[Work required]
Your answer must be an exact transcription of the data, with every picture omitted.

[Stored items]

= Beginning of Section =

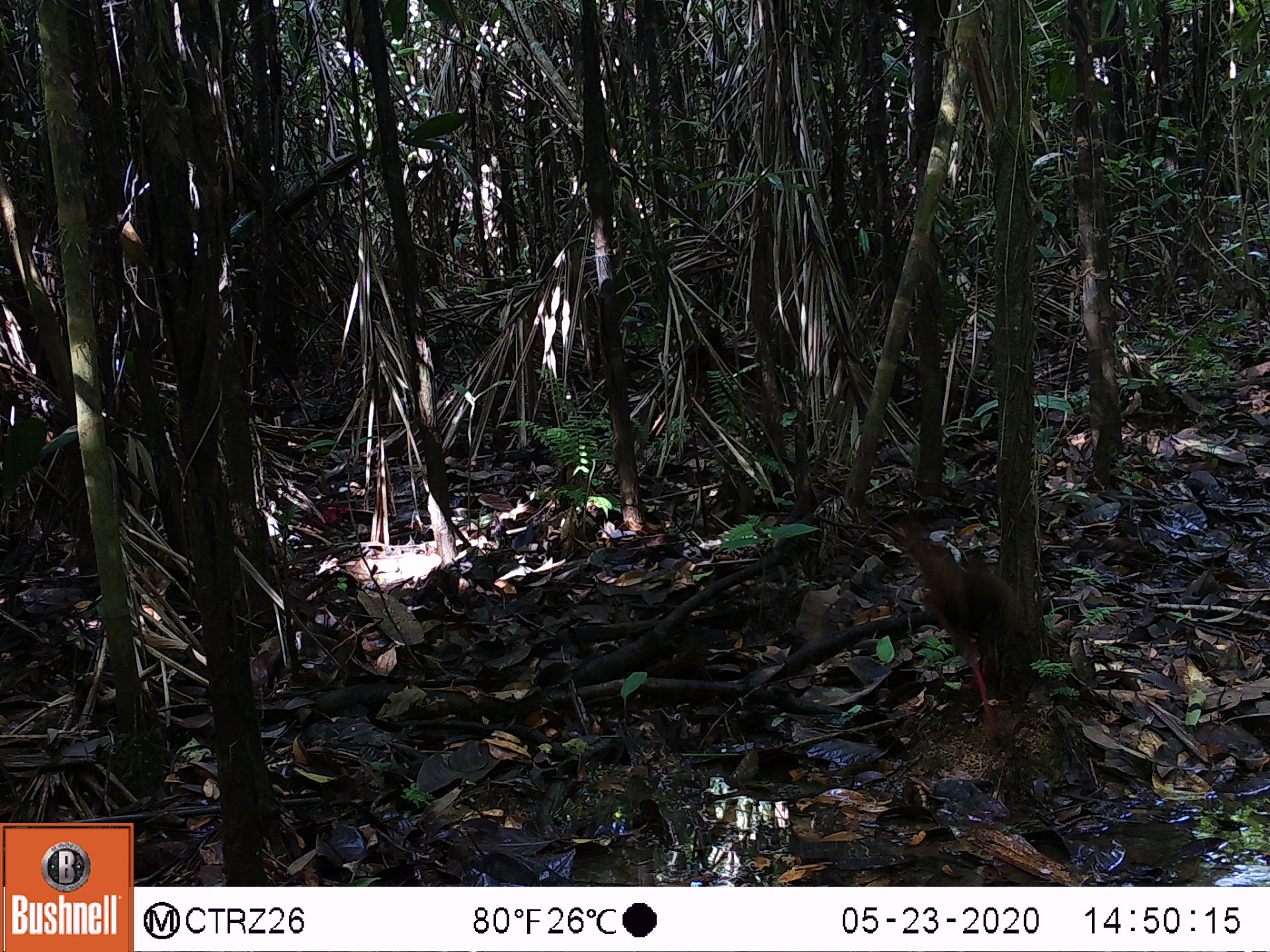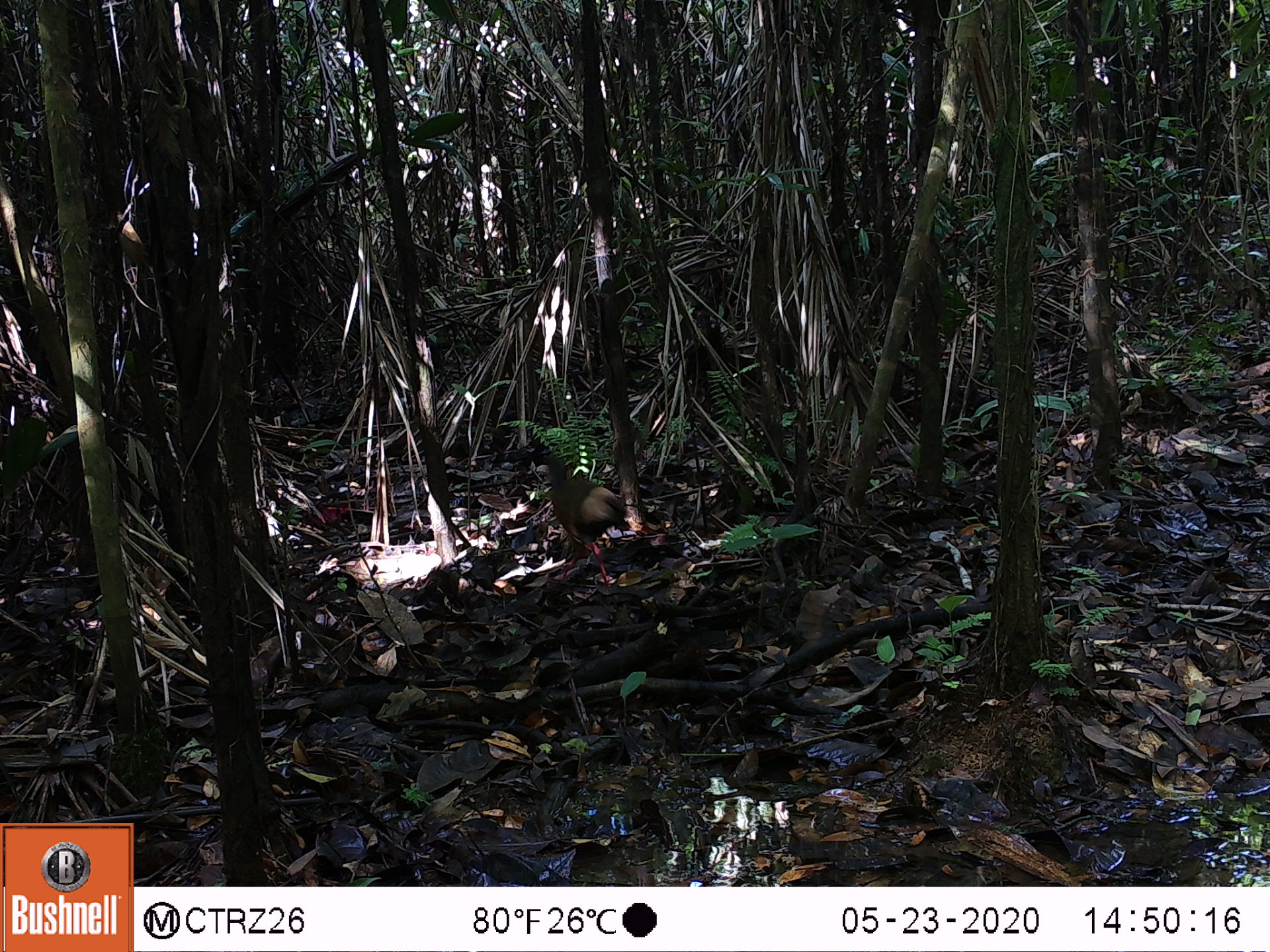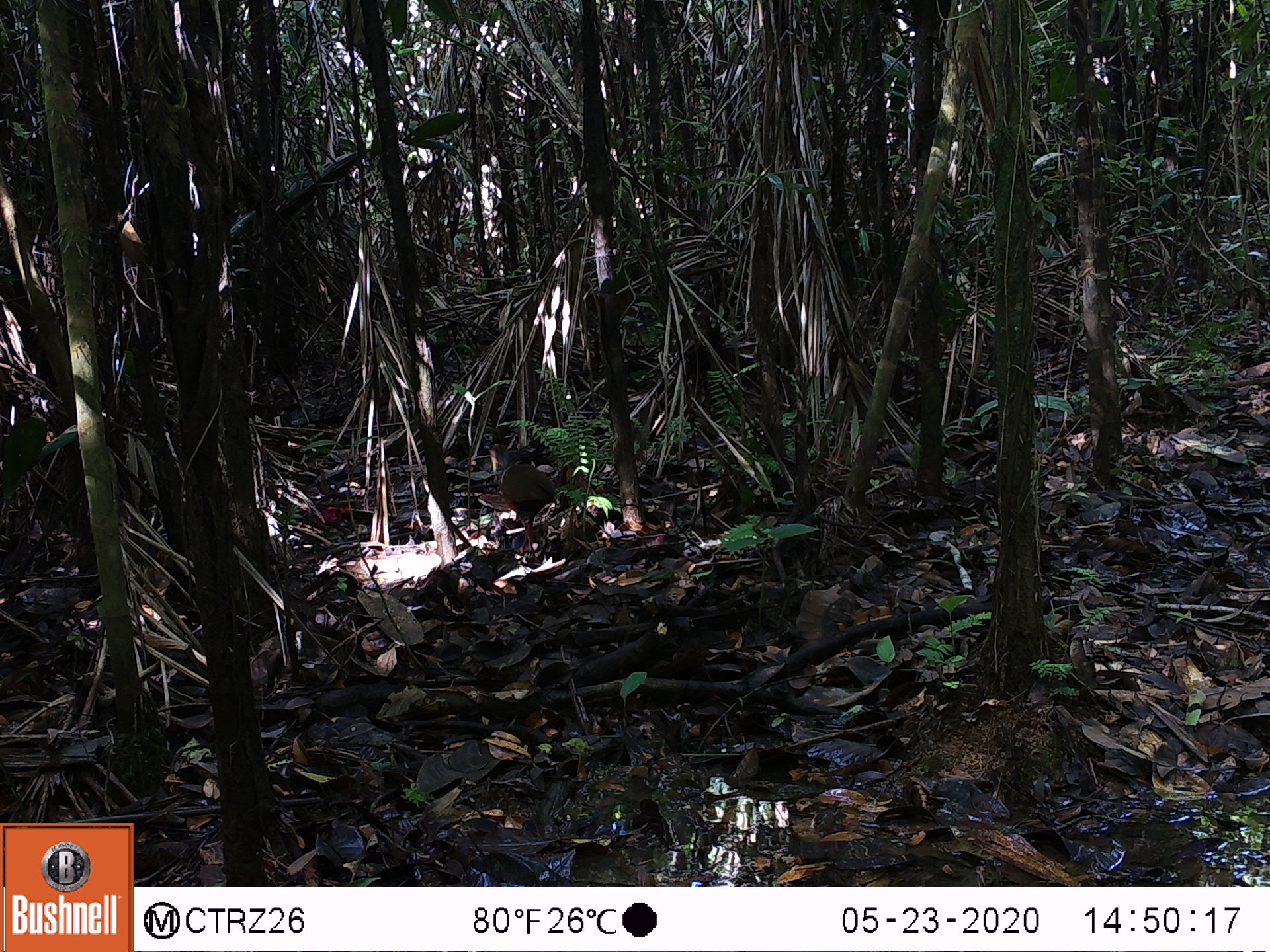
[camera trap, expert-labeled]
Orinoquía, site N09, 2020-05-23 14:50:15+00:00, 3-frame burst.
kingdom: Animalia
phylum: Chordata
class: Aves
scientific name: Aves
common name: bird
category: unknown bird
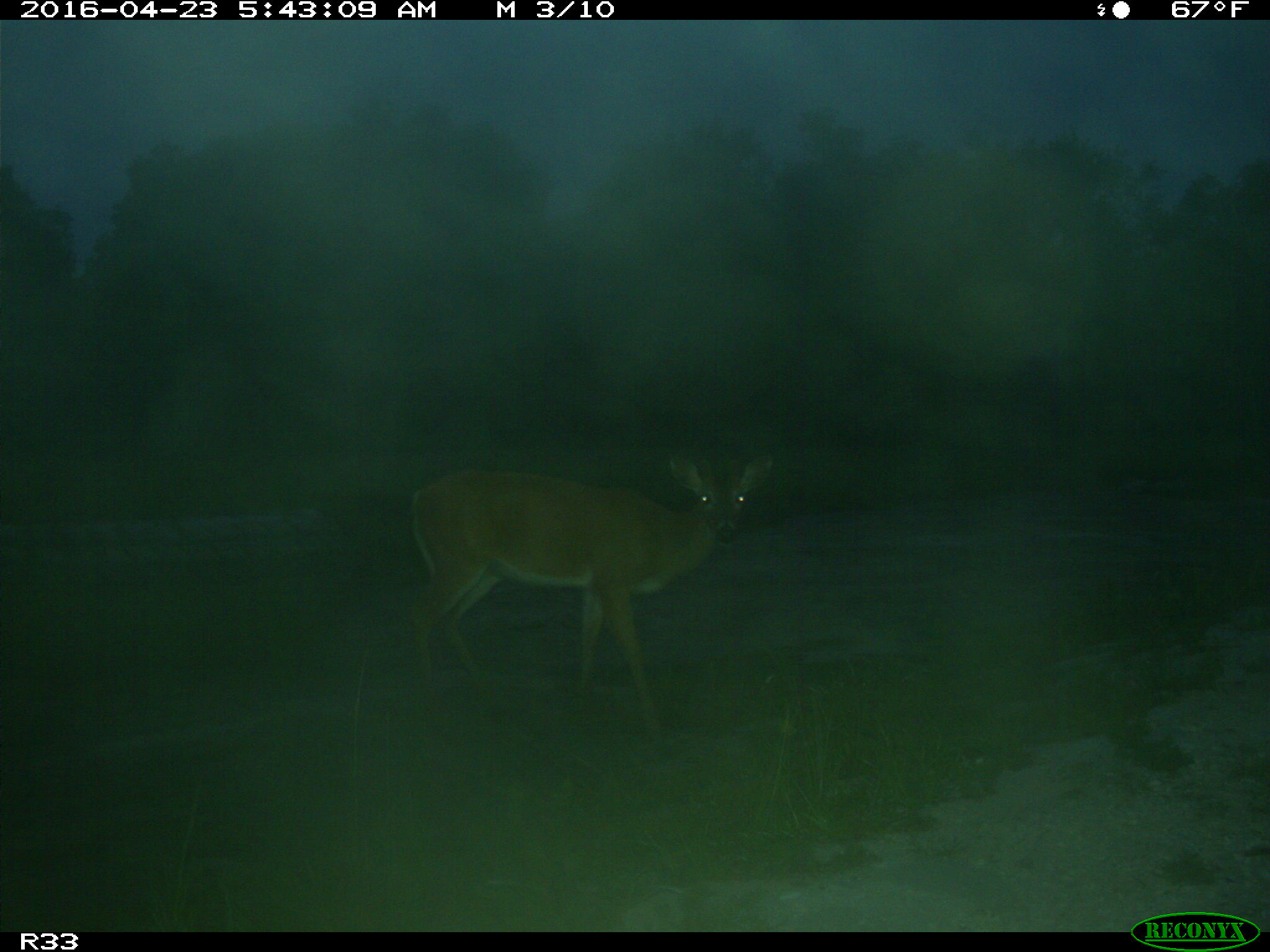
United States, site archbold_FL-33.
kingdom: Animalia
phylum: Chordata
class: Mammalia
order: Artiodactyla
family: Cervidae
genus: Odocoileus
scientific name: Odocoileus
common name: deer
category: unidentified deer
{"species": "unidentified deer (deer) (Odocoileus)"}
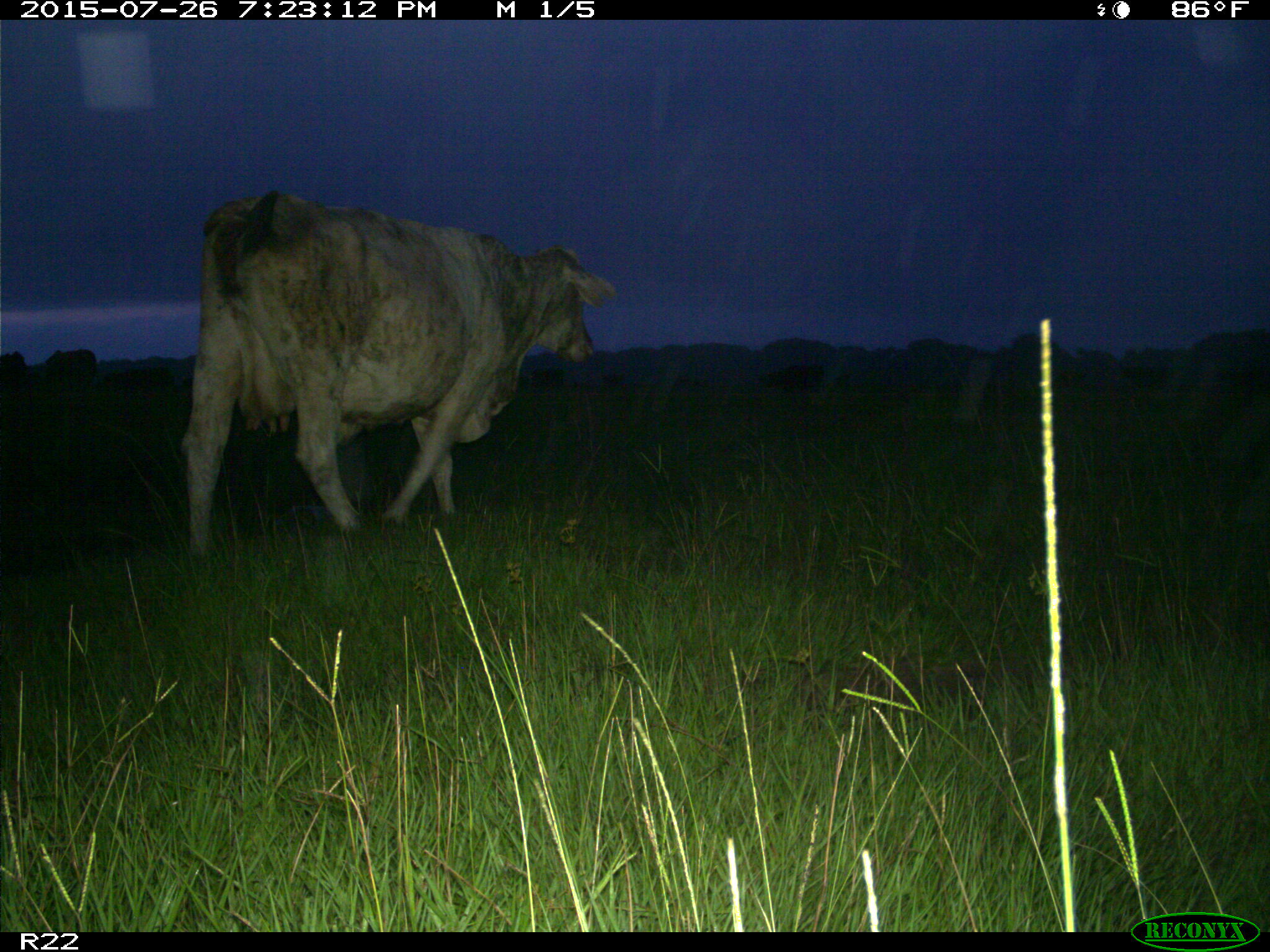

= End of Section =

[Task output]
[camera trap, expert-labeled]
Orinoquía, site N09, 2020-05-23 14:50:15+00:00, 3-frame burst.
kingdom: Animalia
phylum: Chordata
class: Aves
scientific name: Aves
common name: bird
category: unknown bird
United States, site archbold_FL-33.
kingdom: Animalia
phylum: Chordata
class: Mammalia
order: Artiodactyla
family: Cervidae
genus: Odocoileus
scientific name: Odocoileus
common name: deer
category: unidentified deer
{"species": "unidentified deer (deer) (Odocoileus)"}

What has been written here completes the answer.